Искаженные слова, неестественно металлический голос птицы, в котором отсутствовали теплые нотки, свойственные голосу капитана, — всё это было похоже на какую-то карикатуру, но дона Ана всё-таки улыбнулась, и лицо её осветилось надеждой.

— Дона Ана, мы снова разбогатеем…

Теперь уже не для себя и даже не для капитана хотела она разбогатеть, вернуть старые времена, когда Бадаро были хозяевами земли и все приветствовали их на улицах, а торговцы, стоя у дверей своих лавок, склонялись в почтительном поклоне. Она хотела этого для детей, для своих девочек, сделавших такие скромные партии, для их мужей, нуждавшихся в помощи. Зять-врач собирался уехать из Пиранжи, мечтал о практике в столице, хотел принять участие в конкурсе на должность преподавателя медицинского института. Если она снова разбогатеет, если эти земли снова покроются деревьями какао, если кусок невырубленного леса, оставшийся от былых времен изобилия, превратится в плантации, — тогда мечты детей, может быть, сбудутся. А правда ли, у девочек есть подобные мечты или это только она, дона Ана Бадаро, мечтает за них? Остался ещё невырубленный участок леса, тридцать лет эти деревья ждут топора дровосека, ждут костров, выжигающих пни, ждут, что на том месте, где они росли, будут посажены молодые побеги какао. Но на всё это пока нет денег. Дона Ана никогда не позволяла капитану продать этот участок, который странным пятном выделялся на фоне земель юга штата Баия, сплошь покрытых плантациями. За участок давали хорошие деньги, и капитану, в его частых затруднениях, очень хотелось продать землю. Но он всегда наталкивался на непреодолимое сопротивление доны Аны.

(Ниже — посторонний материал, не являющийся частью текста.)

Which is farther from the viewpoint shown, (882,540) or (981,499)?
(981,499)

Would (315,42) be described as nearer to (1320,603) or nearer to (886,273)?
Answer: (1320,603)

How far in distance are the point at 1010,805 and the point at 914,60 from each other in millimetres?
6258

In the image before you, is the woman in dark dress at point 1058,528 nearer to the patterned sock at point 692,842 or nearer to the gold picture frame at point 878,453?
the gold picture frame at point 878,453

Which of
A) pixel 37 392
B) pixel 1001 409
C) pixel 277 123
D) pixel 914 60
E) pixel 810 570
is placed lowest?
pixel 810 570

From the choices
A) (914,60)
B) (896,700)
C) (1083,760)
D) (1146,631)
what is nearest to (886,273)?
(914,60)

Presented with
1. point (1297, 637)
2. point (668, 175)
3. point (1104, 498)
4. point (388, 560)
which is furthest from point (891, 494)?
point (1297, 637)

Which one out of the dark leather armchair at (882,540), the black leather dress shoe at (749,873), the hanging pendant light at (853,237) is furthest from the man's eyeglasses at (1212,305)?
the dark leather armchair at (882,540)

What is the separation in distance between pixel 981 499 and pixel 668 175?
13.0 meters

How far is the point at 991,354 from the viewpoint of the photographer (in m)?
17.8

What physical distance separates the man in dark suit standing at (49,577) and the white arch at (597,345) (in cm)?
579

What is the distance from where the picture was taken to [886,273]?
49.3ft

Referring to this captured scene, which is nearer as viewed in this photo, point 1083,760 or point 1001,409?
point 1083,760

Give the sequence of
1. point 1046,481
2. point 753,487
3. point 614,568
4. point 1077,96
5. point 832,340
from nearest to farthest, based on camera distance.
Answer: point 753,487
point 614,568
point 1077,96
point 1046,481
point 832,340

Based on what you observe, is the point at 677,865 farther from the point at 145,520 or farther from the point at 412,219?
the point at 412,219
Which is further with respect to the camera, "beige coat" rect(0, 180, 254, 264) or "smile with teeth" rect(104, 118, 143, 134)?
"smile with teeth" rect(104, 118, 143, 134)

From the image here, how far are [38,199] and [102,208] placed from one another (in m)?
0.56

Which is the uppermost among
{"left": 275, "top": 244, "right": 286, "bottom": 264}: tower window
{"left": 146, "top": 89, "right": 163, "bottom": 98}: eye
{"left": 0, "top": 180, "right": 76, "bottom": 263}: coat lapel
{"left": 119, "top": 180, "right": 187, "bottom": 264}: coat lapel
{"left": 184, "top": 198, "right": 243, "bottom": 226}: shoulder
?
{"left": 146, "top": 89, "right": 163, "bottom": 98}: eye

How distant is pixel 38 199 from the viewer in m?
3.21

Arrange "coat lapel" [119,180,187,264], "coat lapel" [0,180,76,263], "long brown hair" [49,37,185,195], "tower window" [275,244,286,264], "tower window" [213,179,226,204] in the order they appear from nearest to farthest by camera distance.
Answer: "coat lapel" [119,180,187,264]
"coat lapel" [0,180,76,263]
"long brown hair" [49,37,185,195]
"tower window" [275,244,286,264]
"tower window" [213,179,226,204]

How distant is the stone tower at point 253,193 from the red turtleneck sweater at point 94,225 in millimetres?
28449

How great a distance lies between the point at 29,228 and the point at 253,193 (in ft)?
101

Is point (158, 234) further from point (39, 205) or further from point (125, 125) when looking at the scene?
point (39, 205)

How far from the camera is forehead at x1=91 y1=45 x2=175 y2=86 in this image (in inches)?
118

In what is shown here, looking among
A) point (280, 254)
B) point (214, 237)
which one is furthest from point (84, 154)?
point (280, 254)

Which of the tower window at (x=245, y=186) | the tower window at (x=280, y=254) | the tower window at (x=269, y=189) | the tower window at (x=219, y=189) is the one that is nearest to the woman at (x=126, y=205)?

— В этом участке — будущее наших детей…

ДОЖДЬ

1

Поэт Сержио Моура сидел один в пустом зале заседаний Коммерческой ассоциации. Вошел Карлос Зуде. Он пожал руку поэту, улыбаясь своей обычной, такой приветливой улыбкой:

— Добрый вечер, сеньор Сержио.

— Добрый вечер.

Какая гордость звучала в голосе поэта! Эта гордость казалась чем-то вещественным, ощутимым, она висела в воздухе, колола, как игла. И, как это ни странно, эта гордость почему-то раздражала Карлоса Зуде, несмотря на его глубокое презрение к поэту. Сержио был, бесспорно, хорошим секретарем, дела Ассоциации он вел аккуратно, но ведь десятки молодых людей смогли бы, за приличное жалованье, работать не хуже его! Карлосу не приходило в голову, что гордость Сержио была гордостью поэта, а не секретаря. Карлос презирал стихи; все искусства он считал праздной выдумкой. Он чувствовал какое-то недоверие ко всем писателям, скульпторам, художникам. Но это не было то недоверие, которое чувствовали к людям искусства полковники. Полковники презирали людей искусства только до тех пор, пока те оставались в тени. Как только они становились известными, полковники начинали ими восхищаться. Карлос был выше этого: у него были раз и навсегда сложившиеся взгляды на людей искусства, он называл их бездельниками. Только последние революционные события, в которых приняло участие столько писателей, убедили его в том, что эти бездельники могут быть, пожалуй, опасны. Но поэтов он исключал из числа опасных: это уж просто бездельники, жалкие люди. А так как Сержио Моура отличался трудолюбием и бумаги были всегда в порядке (Карлос Зуде был председателем Коммерческой ассоциации), то Карлос и не вспоминал о том, что его секретарь пишет стихи и печатается в газетах Рио. Он считал стихи слабостью Сержио, а самого Сержио — дилетантом и презирал его, как презирал всех служащих, живущих на жалованье. Впрочем, это презрение не мешало Карлосу быть любезнейшим в мире человеком в обращении со служащими. Он никогда не повышал голоса, не делал строгих выговоров. Он просто презирал служащих как существа другого мира. Крупные коммерсанты, экспортеры, богатые помещики — вот это был его мир, в который допускались разве что управляющие, так как на долю управляющих всё же приходилась часть доходов фирмы.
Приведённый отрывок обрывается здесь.